→ INSTRUÇÕES DO EXERCÍCIO:
• 1. Repita sem alterações o trecho do texto sobre a subjetividade em Feira de Santana que vai de "Imagem: Ilustrativa |" até "por exemplo (1).", incluindo os dois extremos.
• 2. Liste as formas de arte que o texto sobre a subjetividade em Feira de Santana menciona como meios de nos levar a ambientes de vivência metaforizada.

→ FONTE:
------------------------------

Opinião: Sobre a subjetividade em Feira de Santana - Por Sergio Marcone Santos

Imagem: Ilustrativa | Psico Vida
“Um belo dia, acordei cego como o destino.
Me pergunto às vezes se não continuo dormindo”
Samuel Beckett, “Esperando Godot”
Sempre fui intrigado com a metáfora. Acho essa figura de linguagem um ás. A metáfora ganha ares de sinônimo de subjetividade. Penso nela como uma das grandes intermediadoras entre o homem e o mundo das ideias. Sim, é a metáfora, também, quem dá sentido àquilo que não conseguimos ou queremos “explicar” dentro de uma lógica A=A, por exemplo (1).
Feira de Santana é uma cidade sem metáforas. Aqui, tudo acontece no cru. Os nichos da cidade são todos etiquetados (etiqueta = pequena ética), nomeados de acordo com sua maior característica. Explico: se você pensa em Câmara de Vereadores, logo terá um adjetivo que remete ao que a maioria pensa a respeito dessa Casa. Se falamos em diversão, logo teremos a imagem de bares; e se falarmos em arte, logo lembraremos de…
Pois é, caro leitor, não há nada mais subjetivo que a arte (embora ela esteja muito mais “próxima da vida”, sua representação ainda transita sob a máscara do simulacro, o que embaralha muito mais o jogo da subjetividade pois estaríamos “dentro” da arte, logo, do simulacro). Ela é a própria imagem da metáfora. Através de um quadro, de um filme, de uma música conseguimos ser levados para ambientes cuja vivência-experiência é metaforizada. A metáfora da arte seria o que nos faz arrepiar, chorar, enfim, ter um prazer gozoso-doloroso que transcende o método explicativo A=A. E é aqui que reside a subjetividade.

------------------------------

→ ITENS FORNECIDOS:
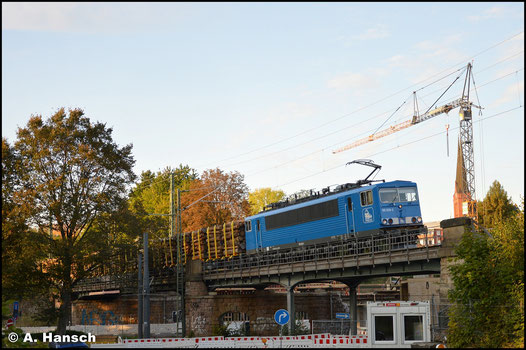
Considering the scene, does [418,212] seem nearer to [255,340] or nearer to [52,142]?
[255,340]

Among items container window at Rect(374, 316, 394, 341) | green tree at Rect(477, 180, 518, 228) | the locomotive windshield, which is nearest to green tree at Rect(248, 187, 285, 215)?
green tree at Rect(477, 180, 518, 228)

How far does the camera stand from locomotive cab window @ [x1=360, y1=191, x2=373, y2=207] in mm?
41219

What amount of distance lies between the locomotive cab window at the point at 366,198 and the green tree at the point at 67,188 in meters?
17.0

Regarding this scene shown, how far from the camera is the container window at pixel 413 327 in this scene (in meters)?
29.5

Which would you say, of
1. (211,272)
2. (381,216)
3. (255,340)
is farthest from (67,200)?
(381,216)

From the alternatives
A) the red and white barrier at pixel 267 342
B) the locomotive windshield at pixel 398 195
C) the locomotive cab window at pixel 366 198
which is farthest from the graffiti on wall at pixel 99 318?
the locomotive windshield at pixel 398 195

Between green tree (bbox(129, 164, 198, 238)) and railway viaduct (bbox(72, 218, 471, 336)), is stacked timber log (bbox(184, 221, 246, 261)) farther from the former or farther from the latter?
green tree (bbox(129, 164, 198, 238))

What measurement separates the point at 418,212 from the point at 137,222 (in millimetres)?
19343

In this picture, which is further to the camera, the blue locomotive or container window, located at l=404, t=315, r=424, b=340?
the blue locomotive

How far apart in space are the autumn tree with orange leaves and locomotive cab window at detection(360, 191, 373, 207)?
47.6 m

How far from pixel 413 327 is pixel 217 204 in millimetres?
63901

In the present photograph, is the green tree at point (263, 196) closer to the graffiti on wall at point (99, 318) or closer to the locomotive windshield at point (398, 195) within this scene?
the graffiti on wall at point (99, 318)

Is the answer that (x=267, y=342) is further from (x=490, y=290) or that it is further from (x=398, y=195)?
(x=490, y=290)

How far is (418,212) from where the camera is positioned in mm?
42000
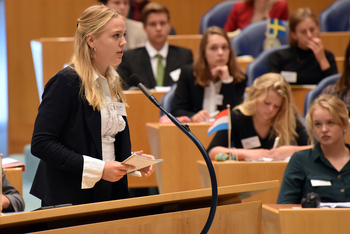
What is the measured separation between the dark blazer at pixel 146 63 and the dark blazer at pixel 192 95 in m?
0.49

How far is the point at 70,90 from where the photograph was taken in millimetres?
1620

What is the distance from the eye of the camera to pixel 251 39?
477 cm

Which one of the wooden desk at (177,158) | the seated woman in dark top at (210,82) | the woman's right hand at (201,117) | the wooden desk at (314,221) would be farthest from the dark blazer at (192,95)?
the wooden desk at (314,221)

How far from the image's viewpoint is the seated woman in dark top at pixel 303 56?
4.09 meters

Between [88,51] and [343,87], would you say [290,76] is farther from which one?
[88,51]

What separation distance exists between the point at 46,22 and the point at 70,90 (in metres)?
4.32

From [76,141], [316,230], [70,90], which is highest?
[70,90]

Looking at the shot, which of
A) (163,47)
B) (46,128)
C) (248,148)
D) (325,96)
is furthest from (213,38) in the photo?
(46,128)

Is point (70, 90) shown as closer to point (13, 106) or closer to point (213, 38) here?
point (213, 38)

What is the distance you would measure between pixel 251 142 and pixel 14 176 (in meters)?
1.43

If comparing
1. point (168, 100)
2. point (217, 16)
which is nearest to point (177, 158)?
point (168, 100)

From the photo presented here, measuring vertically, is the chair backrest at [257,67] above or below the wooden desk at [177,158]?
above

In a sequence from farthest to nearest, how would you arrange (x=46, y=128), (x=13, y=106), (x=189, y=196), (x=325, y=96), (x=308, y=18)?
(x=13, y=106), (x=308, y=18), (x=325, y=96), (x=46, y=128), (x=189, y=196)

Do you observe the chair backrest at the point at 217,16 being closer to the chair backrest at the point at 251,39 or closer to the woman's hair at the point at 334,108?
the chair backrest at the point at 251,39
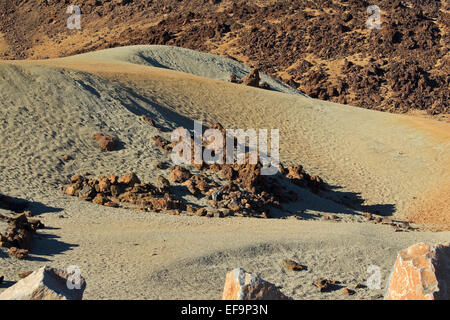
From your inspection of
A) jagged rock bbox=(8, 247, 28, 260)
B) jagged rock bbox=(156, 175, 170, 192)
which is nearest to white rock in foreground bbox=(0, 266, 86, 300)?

------------------------------

→ GABARITO:
• 1.
Imagem: Ilustrativa | Psico Vida
“Um belo dia, acordei cego como o destino.
Me pergunto às vezes se não continuo dormindo”
Samuel Beckett, “Esperando Godot”
Sempre fui intrigado com a metáfora. Acho essa figura de linguagem um ás. A metáfora ganha ares de sinônimo de subjetividade. Penso nela como uma das grandes intermediadoras entre o homem e o mundo das ideias. Sim, é a metáfora, também, quem dá sentido àquilo que não conseguimos ou queremos “explicar” dentro de uma lógica A=A, por exemplo (1).

• 2. um quadro, um filme, uma música